L’obéissance ne devrait pas être une routine, car elle bride le sens critique et la possibilité pour l’enfant (futur autonome) d’évaluer une situation comme lui convenant ou pas, et donc de se protéger de la manipulation et de savoir comment créer son propre bonheur avec ses propres critères.
Dans un couple, cela peut arriver qu’un mari dise à sa femme : « cache-moi mes cigarettes car je veux arrêter de fumer ». Si les deux sont d’accord et que c’est une demande en conscience, ma foi, cela peut être une solution.

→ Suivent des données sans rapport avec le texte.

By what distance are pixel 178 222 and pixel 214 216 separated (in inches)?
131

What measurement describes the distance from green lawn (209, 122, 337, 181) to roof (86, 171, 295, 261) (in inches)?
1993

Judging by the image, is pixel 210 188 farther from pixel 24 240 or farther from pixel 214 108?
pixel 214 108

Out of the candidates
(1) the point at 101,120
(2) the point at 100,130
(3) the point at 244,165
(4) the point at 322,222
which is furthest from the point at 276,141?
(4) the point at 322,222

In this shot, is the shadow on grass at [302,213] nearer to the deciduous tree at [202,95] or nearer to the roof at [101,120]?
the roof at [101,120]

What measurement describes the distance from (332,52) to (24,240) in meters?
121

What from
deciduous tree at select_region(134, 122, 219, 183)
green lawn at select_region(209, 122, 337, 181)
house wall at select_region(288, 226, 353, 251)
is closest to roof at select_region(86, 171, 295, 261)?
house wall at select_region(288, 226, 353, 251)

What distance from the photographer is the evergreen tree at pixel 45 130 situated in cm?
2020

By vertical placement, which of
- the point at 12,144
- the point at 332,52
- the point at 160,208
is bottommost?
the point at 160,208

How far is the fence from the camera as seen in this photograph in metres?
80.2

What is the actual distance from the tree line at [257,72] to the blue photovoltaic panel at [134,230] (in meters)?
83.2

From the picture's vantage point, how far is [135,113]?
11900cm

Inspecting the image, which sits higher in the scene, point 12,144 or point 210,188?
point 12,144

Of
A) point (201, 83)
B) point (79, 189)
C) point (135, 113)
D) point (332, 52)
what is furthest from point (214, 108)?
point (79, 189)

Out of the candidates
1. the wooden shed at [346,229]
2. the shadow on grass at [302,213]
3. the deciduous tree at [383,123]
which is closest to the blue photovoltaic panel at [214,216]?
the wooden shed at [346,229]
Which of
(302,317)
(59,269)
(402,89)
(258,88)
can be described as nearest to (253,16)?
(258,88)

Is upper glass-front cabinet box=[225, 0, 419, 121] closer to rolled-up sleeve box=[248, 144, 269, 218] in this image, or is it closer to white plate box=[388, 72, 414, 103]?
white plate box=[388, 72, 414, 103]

Si c’est une demande claire de votre enfant « Papa, mets à la benne ma console de jeux stp ! » ça vaut tout de même le coup, à mon avis, de voir le pourquoi de cette envie : préfère-t-il se priver de ses jeux parce qu’il se sent « méchant » de ne pas arriver à arrêter quand son père le lui dit ? Ou a-t-il réellement la liberté d’y jouer mais son souhait profond est d’arrêter car cela ne lui apporte rien, mais il n’y arrive pas seul ?
Si l’enfant dit avoir besoin d’horaires fixes, par exemple, nous pouvons l’aider à s’organiser si c’est sa demande et vérifier régulièrement s’il sent que c’est bénéfique pour lui-même ou s’il le fait pour satisfaire son parent qui du coup sera plus agréable avec lui.
Bref, votre enfant est insupportable ? Et si vous ouvriez sa cage, et si vous le laissiez voler, parler, bouger, prendre ses décisions ? Si vous le laissiez vivre et être lui-même ?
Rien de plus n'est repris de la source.